BEGIN DATA
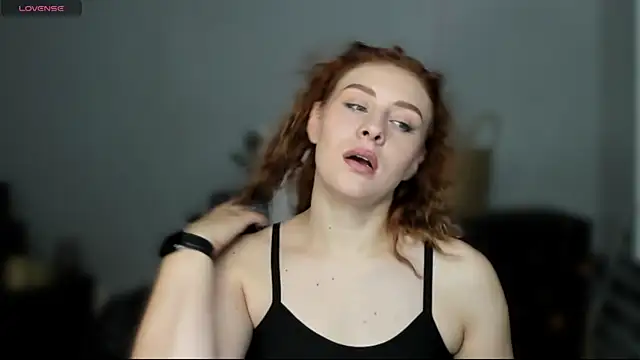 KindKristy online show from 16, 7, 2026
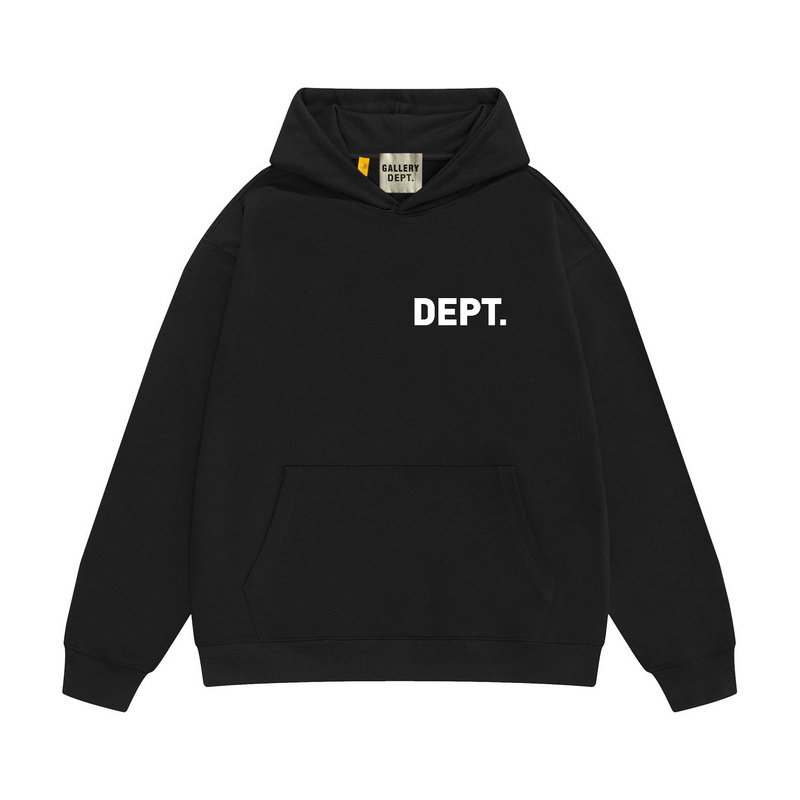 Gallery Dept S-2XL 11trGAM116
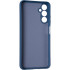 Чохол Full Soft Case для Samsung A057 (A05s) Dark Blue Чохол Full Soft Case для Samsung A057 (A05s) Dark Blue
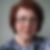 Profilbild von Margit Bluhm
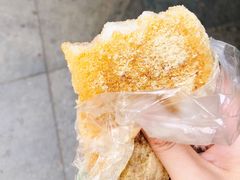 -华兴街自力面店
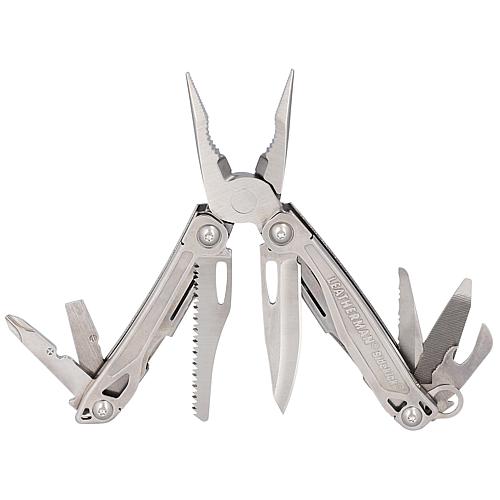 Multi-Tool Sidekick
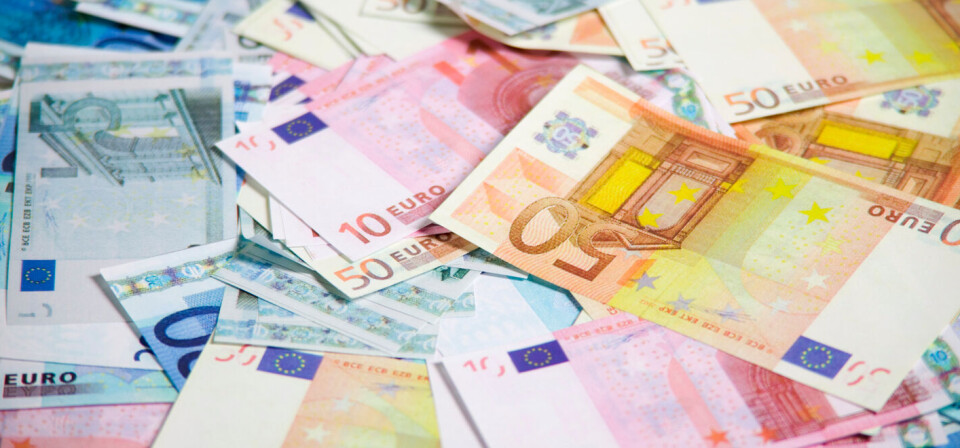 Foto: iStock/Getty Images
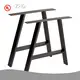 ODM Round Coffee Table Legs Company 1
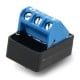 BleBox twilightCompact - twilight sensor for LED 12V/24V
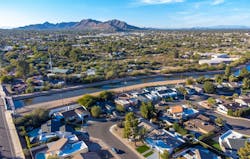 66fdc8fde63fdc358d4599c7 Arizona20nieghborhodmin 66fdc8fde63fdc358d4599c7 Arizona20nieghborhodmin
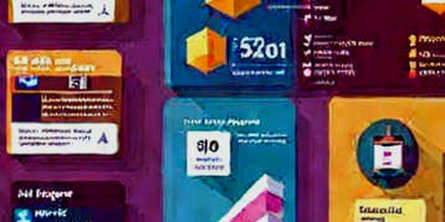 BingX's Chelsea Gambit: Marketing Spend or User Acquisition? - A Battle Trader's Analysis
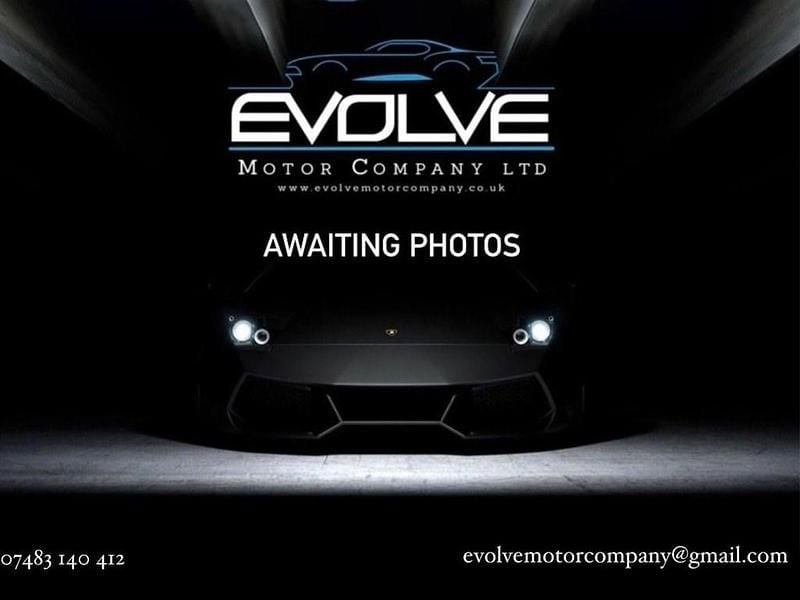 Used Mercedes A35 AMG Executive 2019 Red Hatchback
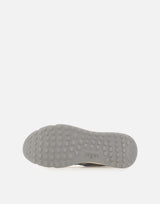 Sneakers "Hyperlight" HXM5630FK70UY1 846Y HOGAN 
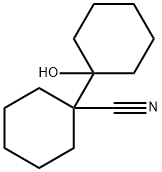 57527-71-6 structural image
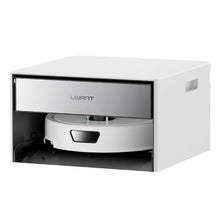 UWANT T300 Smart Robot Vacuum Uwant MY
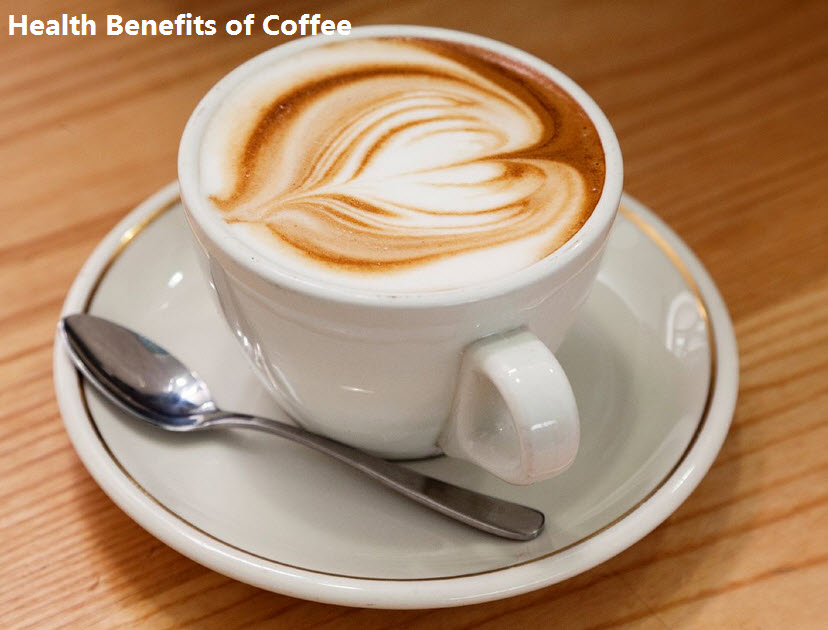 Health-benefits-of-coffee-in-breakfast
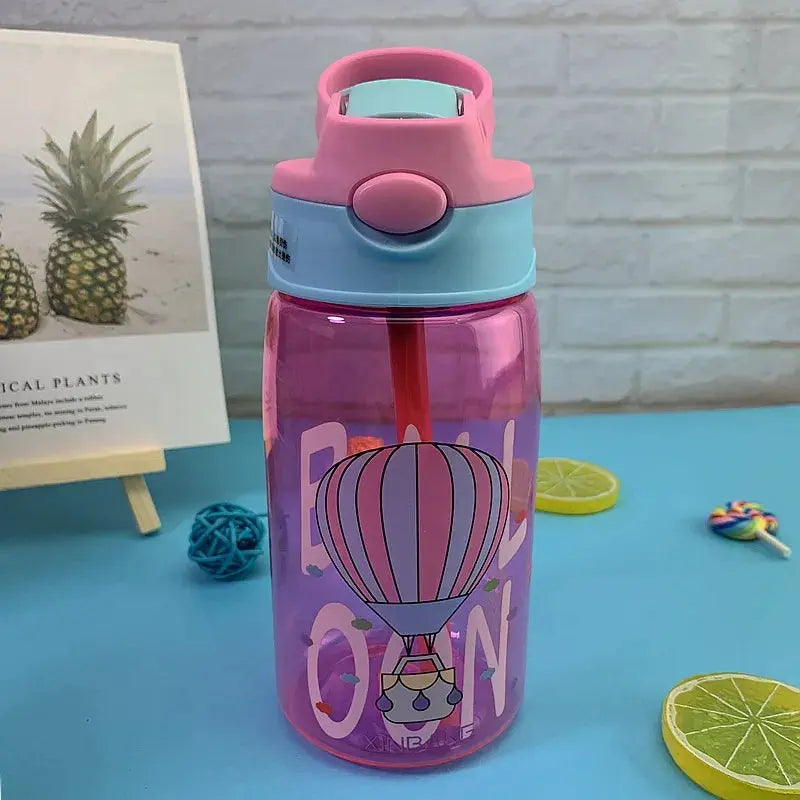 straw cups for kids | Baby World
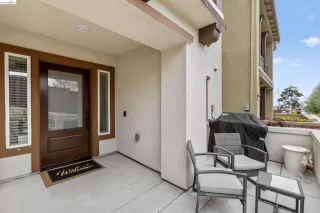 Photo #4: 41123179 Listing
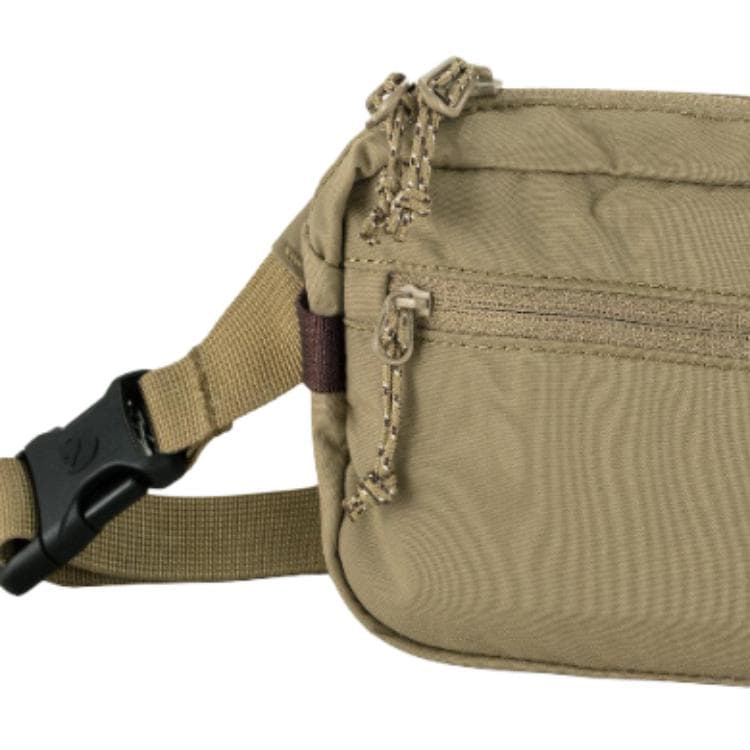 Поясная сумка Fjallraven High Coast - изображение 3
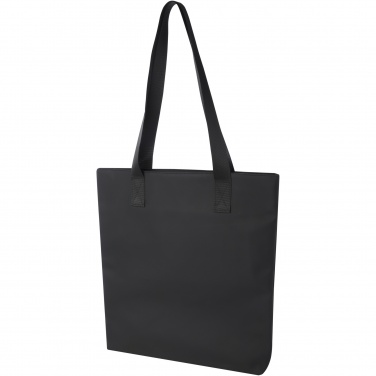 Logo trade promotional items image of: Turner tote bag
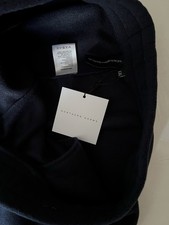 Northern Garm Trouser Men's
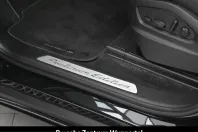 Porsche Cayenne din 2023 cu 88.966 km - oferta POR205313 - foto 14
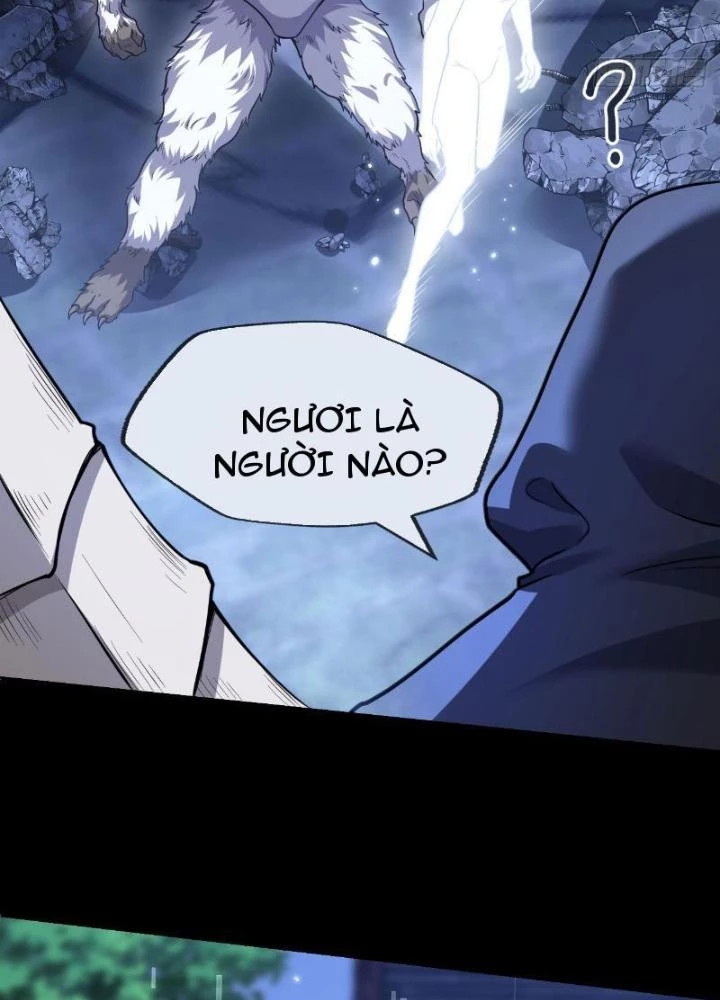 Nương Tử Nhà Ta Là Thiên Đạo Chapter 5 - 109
END DATA
• _EXERCISE DESCRIPTION_: Reproduce, word for word, only the lines in the records above from the line with "ODM Round Coffee Table Legs Company 1" through the line with "Health-benefits-of-coffee-in-breakfast", including both ends; omit the pictures.

• _RESULT OF THIS EXERCISE_:
 ODM Round Coffee Table Legs Company 1
 BleBox twilightCompact - twilight sensor for LED 12V/24V
 66fdc8fde63fdc358d4599c7 Arizona20nieghborhodmin 66fdc8fde63fdc358d4599c7 Arizona20nieghborhodmin
 BingX's Chelsea Gambit: Marketing Spend or User Acquisition? - A Battle Trader's Analysis
 Used Mercedes A35 AMG Executive 2019 Red Hatchback
 Sneakers "Hyperlight" HXM5630FK70UY1 846Y HOGAN 
 57527-71-6 structural image
 UWANT T300 Smart Robot Vacuum Uwant MY
 Health-benefits-of-coffee-in-breakfast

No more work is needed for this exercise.